What the exercise asks: Copy the data precisely, keeping every character.
▼
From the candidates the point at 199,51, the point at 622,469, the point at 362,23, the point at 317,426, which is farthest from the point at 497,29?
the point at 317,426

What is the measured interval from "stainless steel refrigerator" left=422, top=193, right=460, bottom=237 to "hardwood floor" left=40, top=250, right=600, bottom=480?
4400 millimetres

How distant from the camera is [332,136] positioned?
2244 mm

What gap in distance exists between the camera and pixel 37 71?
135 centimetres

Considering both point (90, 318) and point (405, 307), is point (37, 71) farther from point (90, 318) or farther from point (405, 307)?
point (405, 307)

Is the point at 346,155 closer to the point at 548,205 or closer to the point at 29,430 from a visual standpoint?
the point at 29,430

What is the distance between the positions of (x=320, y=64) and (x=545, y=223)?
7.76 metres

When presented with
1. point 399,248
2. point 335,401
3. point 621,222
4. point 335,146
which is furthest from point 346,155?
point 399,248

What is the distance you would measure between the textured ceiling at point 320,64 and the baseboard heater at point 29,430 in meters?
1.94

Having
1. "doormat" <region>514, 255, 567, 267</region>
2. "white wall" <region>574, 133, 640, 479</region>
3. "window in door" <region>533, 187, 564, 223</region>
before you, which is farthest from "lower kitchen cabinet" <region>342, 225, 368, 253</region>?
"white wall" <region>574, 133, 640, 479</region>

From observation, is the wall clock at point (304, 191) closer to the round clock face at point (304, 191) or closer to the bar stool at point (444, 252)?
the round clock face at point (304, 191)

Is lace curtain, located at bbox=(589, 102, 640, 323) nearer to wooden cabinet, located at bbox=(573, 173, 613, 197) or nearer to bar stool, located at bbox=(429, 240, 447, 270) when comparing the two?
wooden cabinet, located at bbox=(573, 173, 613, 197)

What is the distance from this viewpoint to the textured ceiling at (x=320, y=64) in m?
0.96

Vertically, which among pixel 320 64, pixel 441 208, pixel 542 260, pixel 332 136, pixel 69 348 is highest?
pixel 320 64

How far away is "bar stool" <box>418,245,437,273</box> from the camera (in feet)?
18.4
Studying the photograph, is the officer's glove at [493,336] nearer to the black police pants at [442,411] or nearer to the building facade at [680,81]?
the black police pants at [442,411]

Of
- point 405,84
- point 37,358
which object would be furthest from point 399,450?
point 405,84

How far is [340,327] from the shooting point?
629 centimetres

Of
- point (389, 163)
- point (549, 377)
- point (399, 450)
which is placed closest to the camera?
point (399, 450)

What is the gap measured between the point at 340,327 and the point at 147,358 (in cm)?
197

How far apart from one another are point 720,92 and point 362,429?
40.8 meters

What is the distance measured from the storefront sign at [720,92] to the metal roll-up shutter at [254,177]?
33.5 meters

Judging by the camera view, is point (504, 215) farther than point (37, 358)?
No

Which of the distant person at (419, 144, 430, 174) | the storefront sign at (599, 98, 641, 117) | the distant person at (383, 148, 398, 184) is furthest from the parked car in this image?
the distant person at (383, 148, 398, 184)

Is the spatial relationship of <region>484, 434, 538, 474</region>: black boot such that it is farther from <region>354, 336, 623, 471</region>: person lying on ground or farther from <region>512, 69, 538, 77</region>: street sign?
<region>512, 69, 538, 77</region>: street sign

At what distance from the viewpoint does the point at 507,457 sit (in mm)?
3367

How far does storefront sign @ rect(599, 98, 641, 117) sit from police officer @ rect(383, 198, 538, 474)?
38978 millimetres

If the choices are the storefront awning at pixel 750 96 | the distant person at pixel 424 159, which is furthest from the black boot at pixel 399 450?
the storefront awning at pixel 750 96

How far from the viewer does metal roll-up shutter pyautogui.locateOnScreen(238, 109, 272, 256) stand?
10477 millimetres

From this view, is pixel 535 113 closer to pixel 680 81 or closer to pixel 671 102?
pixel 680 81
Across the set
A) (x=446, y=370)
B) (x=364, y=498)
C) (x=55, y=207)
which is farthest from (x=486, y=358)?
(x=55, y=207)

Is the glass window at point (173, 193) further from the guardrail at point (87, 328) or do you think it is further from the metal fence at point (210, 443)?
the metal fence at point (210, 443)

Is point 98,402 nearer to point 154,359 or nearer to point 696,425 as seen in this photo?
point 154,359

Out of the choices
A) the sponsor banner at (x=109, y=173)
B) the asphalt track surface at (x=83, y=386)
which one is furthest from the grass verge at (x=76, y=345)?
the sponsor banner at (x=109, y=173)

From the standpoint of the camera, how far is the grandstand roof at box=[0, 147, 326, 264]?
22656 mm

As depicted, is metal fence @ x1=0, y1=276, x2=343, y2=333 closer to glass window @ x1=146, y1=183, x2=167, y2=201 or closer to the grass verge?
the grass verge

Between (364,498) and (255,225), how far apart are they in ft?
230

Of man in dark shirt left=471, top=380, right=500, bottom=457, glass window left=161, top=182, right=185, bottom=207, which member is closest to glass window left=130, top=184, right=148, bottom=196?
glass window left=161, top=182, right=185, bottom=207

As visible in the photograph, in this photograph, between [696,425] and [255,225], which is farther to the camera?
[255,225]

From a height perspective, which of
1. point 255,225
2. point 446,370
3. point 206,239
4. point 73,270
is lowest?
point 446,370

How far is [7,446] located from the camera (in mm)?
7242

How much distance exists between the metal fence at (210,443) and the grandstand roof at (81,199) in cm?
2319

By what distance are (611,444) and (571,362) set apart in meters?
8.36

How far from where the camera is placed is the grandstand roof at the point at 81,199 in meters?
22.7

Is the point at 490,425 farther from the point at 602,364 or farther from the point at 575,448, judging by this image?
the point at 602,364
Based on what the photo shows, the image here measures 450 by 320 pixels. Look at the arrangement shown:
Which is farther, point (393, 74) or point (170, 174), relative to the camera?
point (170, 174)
▲
Solution to this problem:
From the candidates the point at 199,51, the point at 622,469, the point at 362,23, the point at 317,426, which is farthest from the point at 497,29?
the point at 317,426

What is the measured interval from "stainless steel refrigerator" left=422, top=193, right=460, bottom=237 to "hardwood floor" left=40, top=250, right=600, bottom=480?
4400 millimetres

How distant from the camera is [332,136] positioned?
2244 mm

What gap in distance exists between the camera and pixel 37 71?
135 centimetres

Considering both point (90, 318) and point (405, 307), is point (37, 71) farther from point (90, 318) or farther from point (405, 307)?
point (405, 307)

Is the point at 346,155 closer to the point at 548,205 or closer to the point at 29,430 from a visual standpoint?
the point at 29,430

What is the distance between the positions of (x=320, y=64) and (x=545, y=223)?
7.76 metres

When presented with
1. point 399,248
2. point 335,401
3. point 621,222
4. point 335,146
which is furthest from point 346,155?
point 399,248

What is the distance you would measure between the textured ceiling at point 320,64 and the baseboard heater at point 29,430 in meters?
1.94

Having
1. "doormat" <region>514, 255, 567, 267</region>
2. "white wall" <region>574, 133, 640, 479</region>
3. "window in door" <region>533, 187, 564, 223</region>
before you, which is farthest from "lower kitchen cabinet" <region>342, 225, 368, 253</region>?
"white wall" <region>574, 133, 640, 479</region>

From observation, is the wall clock at point (304, 191) closer to the round clock face at point (304, 191) or closer to the bar stool at point (444, 252)?
the round clock face at point (304, 191)

Is lace curtain, located at bbox=(589, 102, 640, 323) nearer to wooden cabinet, located at bbox=(573, 173, 613, 197) or nearer to bar stool, located at bbox=(429, 240, 447, 270) when comparing the two?
wooden cabinet, located at bbox=(573, 173, 613, 197)

What is the distance from this viewpoint to the textured ceiling at (x=320, y=64) in m?
0.96

Vertically, which among pixel 320 64, pixel 441 208, pixel 542 260, pixel 332 136, pixel 69 348 is highest?
pixel 320 64

How far away is "bar stool" <box>418,245,437,273</box> from the camera (in feet)?
18.4
Studying the photograph, is the officer's glove at [493,336] nearer to the black police pants at [442,411] or nearer to the building facade at [680,81]?
the black police pants at [442,411]

Of
- point 405,84
- point 37,358
which object would be furthest from point 399,450?
point 405,84

How far is [340,327] from the shooting point?
629 centimetres

Of
- point (389, 163)
- point (549, 377)
- point (399, 450)
which is placed closest to the camera?
point (399, 450)

What is the gap measured between the point at 340,327 and the point at 147,358 (in cm)?
197

How far apart from one another are point 720,92 and point 362,429?
40.8 meters

What is the distance measured from the storefront sign at [720,92] to the metal roll-up shutter at [254,177]?
33.5 meters

Judging by the camera view, is point (504, 215) farther than point (37, 358)?
No

Which of the distant person at (419, 144, 430, 174) | the storefront sign at (599, 98, 641, 117) | the distant person at (383, 148, 398, 184) is furthest from the parked car in this image?
the distant person at (383, 148, 398, 184)

Is the spatial relationship of <region>484, 434, 538, 474</region>: black boot such that it is farther from <region>354, 336, 623, 471</region>: person lying on ground or farther from <region>512, 69, 538, 77</region>: street sign?
<region>512, 69, 538, 77</region>: street sign

At what distance from the viewpoint does the point at 507,457 sit (in mm)?
3367

How far does storefront sign @ rect(599, 98, 641, 117) sit from police officer @ rect(383, 198, 538, 474)?
38978 millimetres

If the choices are the storefront awning at pixel 750 96 | the distant person at pixel 424 159, which is furthest from the black boot at pixel 399 450?
the storefront awning at pixel 750 96

How far from the viewer does metal roll-up shutter pyautogui.locateOnScreen(238, 109, 272, 256) stand?
10477 millimetres

From this view, is pixel 535 113 closer to pixel 680 81 or closer to pixel 671 102?
pixel 680 81
Across the set
A) (x=446, y=370)
B) (x=364, y=498)
C) (x=55, y=207)
which is farthest from (x=486, y=358)?
(x=55, y=207)

Is the glass window at point (173, 193) further from the guardrail at point (87, 328) or do you think it is further from the metal fence at point (210, 443)?
the metal fence at point (210, 443)

Is point 98,402 nearer to point 154,359 or nearer to point 696,425 as seen in this photo?
point 154,359

Out of the choices
A) the sponsor banner at (x=109, y=173)
B) the asphalt track surface at (x=83, y=386)
which one is furthest from the grass verge at (x=76, y=345)?
the sponsor banner at (x=109, y=173)

From the standpoint of the camera, how far is the grandstand roof at box=[0, 147, 326, 264]?
22656 mm

As depicted, is metal fence @ x1=0, y1=276, x2=343, y2=333 closer to glass window @ x1=146, y1=183, x2=167, y2=201 or closer to the grass verge?
the grass verge

Between (364,498) and (255,225), how far apart are they in ft?
230

Of man in dark shirt left=471, top=380, right=500, bottom=457, glass window left=161, top=182, right=185, bottom=207, which member is closest to glass window left=130, top=184, right=148, bottom=196?
glass window left=161, top=182, right=185, bottom=207

As visible in the photograph, in this photograph, between [696,425] and [255,225], which is farther to the camera?
[255,225]

From a height perspective, which of
1. point 255,225
2. point 446,370
3. point 206,239
4. point 73,270
is lowest?
point 446,370

How far is [7,446] located from the camera (in mm)?
7242

How much distance exists between the metal fence at (210,443) and the grandstand roof at (81,199) in cm?
2319

By what distance are (611,444) and (571,362) set apart in meters?
8.36

How far from where the camera is placed is the grandstand roof at the point at 81,199 in meters?
22.7

Is the point at 490,425 farther from the point at 602,364 or farther from the point at 575,448, judging by this image?
the point at 602,364
Based on what the photo shows, the image here measures 450 by 320 pixels. Look at the arrangement shown:
Which is farther, point (393, 74) or point (170, 174), relative to the camera?
point (170, 174)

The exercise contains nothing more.